The other workload is for “Unallocated workloads” these are workloads that don’t have the label we are looking for, so are non-ML workloads. We are not interested in these, and will remove them. Click on the “Filter” button at the top and in the drop down select Custom Label . In the First text box enter “isazuremlapp” and in the second enter “true”. This will filter out any workloads that do not have the “isazuremlapplabel” set to true, and so are not Azure ML workloads.
What we should now be left with is a report that shows just our ML workloads by Endpoint. The table provides costs broken down by multiple different attributes.
Click Save at the top bar to save the report.
If you want to break this down by deployment, rather than Endpoint you would just change the label used in the aggregation to ml.zure.com/deployment-name or ml_azure_com_deployment_name.
Next Steps
Now that we have cost data for a our Kubernetes ML workloads, there are a few additional steps you could look to do.
- Make your Kubecost dashboard accessible outside of your cluster, without port forwarding and with authentication. See here for details on how this can be achieved.

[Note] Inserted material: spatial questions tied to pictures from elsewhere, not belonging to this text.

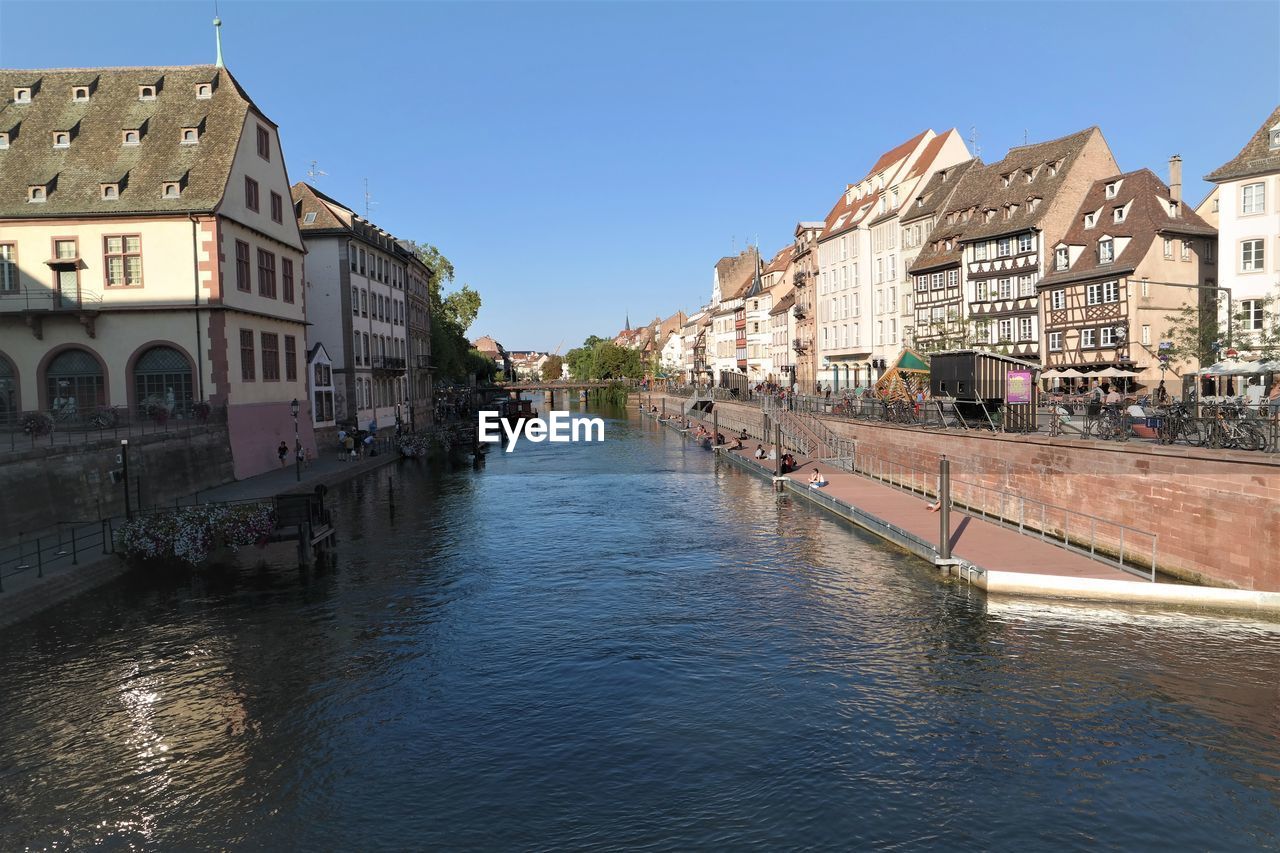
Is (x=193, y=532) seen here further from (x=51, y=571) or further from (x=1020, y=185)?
(x=1020, y=185)

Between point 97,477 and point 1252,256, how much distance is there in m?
49.6

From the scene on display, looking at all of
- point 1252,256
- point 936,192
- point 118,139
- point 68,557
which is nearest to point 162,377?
point 118,139

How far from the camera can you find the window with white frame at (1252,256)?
39562 mm

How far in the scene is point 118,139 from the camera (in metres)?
38.8

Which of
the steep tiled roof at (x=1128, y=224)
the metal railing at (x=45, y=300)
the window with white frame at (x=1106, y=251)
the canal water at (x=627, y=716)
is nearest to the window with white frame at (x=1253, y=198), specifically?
the steep tiled roof at (x=1128, y=224)

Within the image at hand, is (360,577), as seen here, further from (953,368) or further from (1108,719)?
(953,368)

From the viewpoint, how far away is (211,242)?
3625cm

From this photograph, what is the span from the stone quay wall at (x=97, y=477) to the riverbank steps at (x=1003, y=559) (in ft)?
84.3

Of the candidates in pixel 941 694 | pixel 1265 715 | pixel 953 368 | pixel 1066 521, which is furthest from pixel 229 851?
pixel 953 368

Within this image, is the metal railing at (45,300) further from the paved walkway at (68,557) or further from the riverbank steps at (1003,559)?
the riverbank steps at (1003,559)

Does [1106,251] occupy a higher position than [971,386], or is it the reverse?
[1106,251]

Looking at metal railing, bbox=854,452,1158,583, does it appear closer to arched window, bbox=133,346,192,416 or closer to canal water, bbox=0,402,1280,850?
canal water, bbox=0,402,1280,850

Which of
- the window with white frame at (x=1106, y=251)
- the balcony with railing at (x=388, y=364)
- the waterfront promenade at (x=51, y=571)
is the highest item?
the window with white frame at (x=1106, y=251)

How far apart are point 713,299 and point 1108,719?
14282 cm
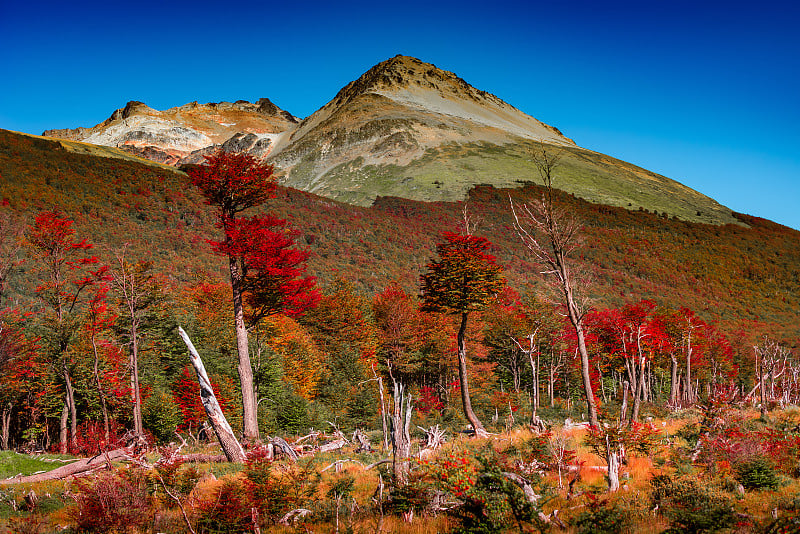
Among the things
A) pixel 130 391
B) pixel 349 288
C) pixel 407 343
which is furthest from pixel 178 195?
pixel 130 391

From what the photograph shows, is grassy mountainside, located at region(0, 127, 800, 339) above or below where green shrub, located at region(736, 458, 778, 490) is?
above

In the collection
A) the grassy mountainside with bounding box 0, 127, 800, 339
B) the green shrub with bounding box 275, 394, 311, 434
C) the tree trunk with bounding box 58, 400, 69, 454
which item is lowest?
the green shrub with bounding box 275, 394, 311, 434

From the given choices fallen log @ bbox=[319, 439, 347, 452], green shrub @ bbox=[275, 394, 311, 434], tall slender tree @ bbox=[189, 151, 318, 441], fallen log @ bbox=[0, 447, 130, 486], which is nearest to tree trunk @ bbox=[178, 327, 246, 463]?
tall slender tree @ bbox=[189, 151, 318, 441]

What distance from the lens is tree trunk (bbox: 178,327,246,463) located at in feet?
42.4

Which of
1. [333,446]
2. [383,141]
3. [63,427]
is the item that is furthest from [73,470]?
[383,141]

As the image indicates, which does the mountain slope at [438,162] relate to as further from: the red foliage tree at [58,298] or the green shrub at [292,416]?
the red foliage tree at [58,298]

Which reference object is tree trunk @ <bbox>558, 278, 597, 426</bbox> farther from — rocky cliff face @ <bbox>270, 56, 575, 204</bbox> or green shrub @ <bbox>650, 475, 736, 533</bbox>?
rocky cliff face @ <bbox>270, 56, 575, 204</bbox>

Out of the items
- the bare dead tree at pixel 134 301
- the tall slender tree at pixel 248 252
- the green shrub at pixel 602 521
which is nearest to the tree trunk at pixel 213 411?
the tall slender tree at pixel 248 252

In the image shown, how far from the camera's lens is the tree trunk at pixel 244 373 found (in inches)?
595

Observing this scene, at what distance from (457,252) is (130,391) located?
20.7m

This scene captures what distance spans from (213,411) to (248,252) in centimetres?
544

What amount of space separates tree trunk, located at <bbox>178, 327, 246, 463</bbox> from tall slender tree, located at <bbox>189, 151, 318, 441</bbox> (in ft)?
4.72

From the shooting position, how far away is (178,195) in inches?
3209

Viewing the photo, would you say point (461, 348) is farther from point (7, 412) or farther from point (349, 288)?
point (349, 288)
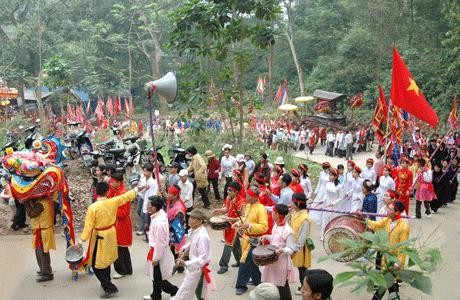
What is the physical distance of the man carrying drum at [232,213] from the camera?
22.8ft

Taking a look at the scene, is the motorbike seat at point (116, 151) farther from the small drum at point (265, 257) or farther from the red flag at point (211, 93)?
the small drum at point (265, 257)

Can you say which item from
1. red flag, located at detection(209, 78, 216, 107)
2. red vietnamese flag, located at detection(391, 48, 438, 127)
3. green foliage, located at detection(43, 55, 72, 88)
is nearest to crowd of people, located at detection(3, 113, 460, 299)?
red vietnamese flag, located at detection(391, 48, 438, 127)

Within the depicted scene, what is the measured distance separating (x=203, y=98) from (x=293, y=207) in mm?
7265

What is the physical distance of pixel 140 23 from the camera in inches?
1612

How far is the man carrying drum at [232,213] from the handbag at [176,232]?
0.51 meters

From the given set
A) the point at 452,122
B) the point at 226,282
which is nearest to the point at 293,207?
the point at 226,282

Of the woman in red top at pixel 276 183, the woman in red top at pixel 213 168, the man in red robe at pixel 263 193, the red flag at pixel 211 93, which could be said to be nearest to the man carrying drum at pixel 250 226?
the man in red robe at pixel 263 193

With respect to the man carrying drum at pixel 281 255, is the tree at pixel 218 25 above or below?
above

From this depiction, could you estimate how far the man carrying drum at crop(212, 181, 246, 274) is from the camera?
6.96 metres

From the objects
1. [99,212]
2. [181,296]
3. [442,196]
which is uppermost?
[99,212]

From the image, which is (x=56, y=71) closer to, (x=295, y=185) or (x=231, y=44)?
(x=231, y=44)

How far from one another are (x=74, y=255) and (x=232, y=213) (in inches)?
88.1

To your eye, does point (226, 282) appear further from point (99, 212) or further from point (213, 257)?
point (99, 212)

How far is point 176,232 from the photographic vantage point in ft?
22.4
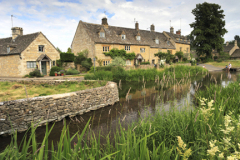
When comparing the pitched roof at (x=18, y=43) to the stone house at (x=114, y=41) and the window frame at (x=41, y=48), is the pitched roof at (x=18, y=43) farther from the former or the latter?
the stone house at (x=114, y=41)

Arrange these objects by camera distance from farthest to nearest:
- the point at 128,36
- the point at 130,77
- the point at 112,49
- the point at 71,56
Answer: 1. the point at 128,36
2. the point at 112,49
3. the point at 71,56
4. the point at 130,77

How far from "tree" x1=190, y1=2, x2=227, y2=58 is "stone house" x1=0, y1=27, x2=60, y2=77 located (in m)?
40.6

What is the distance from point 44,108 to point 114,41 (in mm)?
27655

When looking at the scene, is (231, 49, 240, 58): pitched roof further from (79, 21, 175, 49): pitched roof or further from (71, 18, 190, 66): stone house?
(71, 18, 190, 66): stone house

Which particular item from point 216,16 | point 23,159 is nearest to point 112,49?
point 23,159

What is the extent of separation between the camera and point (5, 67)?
26.6 metres

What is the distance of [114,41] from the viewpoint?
112 ft

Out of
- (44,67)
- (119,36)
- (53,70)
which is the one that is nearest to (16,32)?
(44,67)

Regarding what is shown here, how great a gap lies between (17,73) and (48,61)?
4920 mm

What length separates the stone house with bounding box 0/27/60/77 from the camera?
24875 millimetres

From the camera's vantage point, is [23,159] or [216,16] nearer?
[23,159]

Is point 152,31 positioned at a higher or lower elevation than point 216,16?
lower

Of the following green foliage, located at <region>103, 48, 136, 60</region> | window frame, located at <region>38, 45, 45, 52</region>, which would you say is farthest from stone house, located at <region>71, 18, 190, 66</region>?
window frame, located at <region>38, 45, 45, 52</region>

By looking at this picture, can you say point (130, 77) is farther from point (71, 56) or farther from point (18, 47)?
point (18, 47)
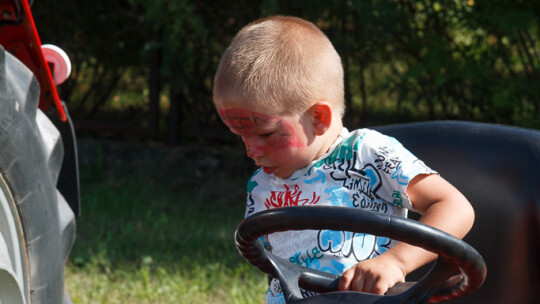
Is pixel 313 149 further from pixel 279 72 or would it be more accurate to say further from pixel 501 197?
pixel 501 197

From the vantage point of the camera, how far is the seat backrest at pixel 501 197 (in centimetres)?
174

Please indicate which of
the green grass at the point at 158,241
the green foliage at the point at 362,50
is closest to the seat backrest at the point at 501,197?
the green grass at the point at 158,241

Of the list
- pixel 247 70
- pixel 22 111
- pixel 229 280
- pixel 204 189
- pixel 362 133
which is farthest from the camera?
pixel 204 189

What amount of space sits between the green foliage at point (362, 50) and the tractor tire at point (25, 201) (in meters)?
2.73

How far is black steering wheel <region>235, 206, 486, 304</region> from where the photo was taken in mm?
1276

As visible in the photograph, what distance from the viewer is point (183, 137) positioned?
591 cm

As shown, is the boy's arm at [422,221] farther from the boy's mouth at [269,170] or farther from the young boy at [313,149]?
the boy's mouth at [269,170]

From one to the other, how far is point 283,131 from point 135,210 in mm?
3234

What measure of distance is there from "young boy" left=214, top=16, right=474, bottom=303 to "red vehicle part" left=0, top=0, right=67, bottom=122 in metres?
0.76

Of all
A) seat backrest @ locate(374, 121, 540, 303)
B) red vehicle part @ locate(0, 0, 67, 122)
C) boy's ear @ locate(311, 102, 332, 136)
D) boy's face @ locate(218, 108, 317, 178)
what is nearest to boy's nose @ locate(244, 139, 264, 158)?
boy's face @ locate(218, 108, 317, 178)

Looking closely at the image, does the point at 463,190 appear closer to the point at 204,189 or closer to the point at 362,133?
the point at 362,133

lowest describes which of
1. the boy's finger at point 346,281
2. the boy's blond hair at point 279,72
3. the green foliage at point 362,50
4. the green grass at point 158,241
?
the green grass at point 158,241

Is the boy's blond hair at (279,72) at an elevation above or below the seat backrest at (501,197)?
above

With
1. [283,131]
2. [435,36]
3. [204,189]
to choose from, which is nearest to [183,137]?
[204,189]
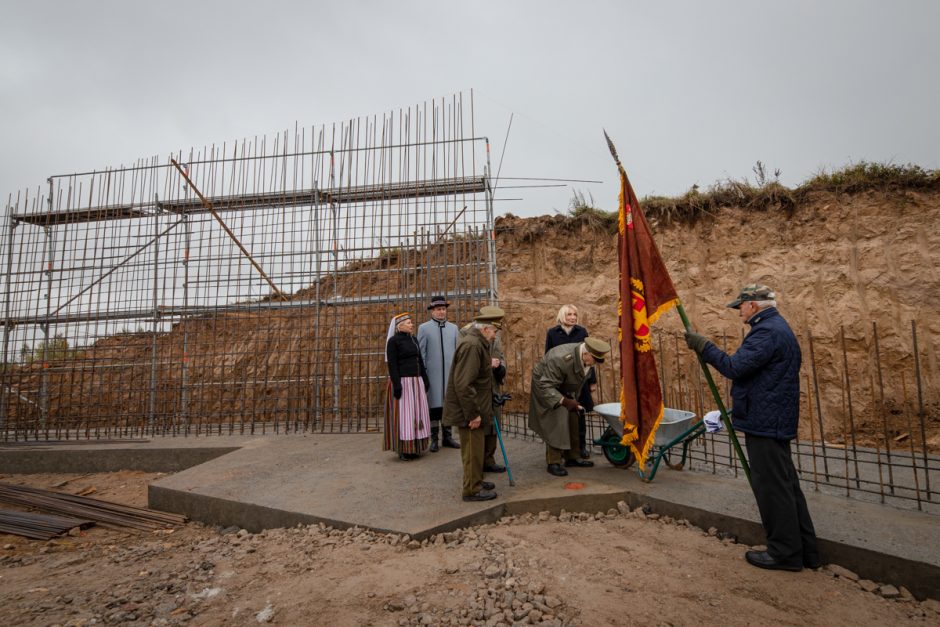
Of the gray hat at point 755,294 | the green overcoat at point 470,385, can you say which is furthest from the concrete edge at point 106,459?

- Import cloud provider costs and allocate cost for resources outside of your cluster to your workloads.
Conclusion
If you have a need to break down your usage and cost of Azure Machine Learning and need to include Kubernetes resources in this reporting, then tools like Kubecost and Opencost can help get this information from Kubernetes, and then join it together with your Azure cost information to provide real-time cost analysis. We can use the labels provide by Azure ML to aggregate this data by Endpoints and Deployments to get the cost data in a format that shows each team how much cost they are generating.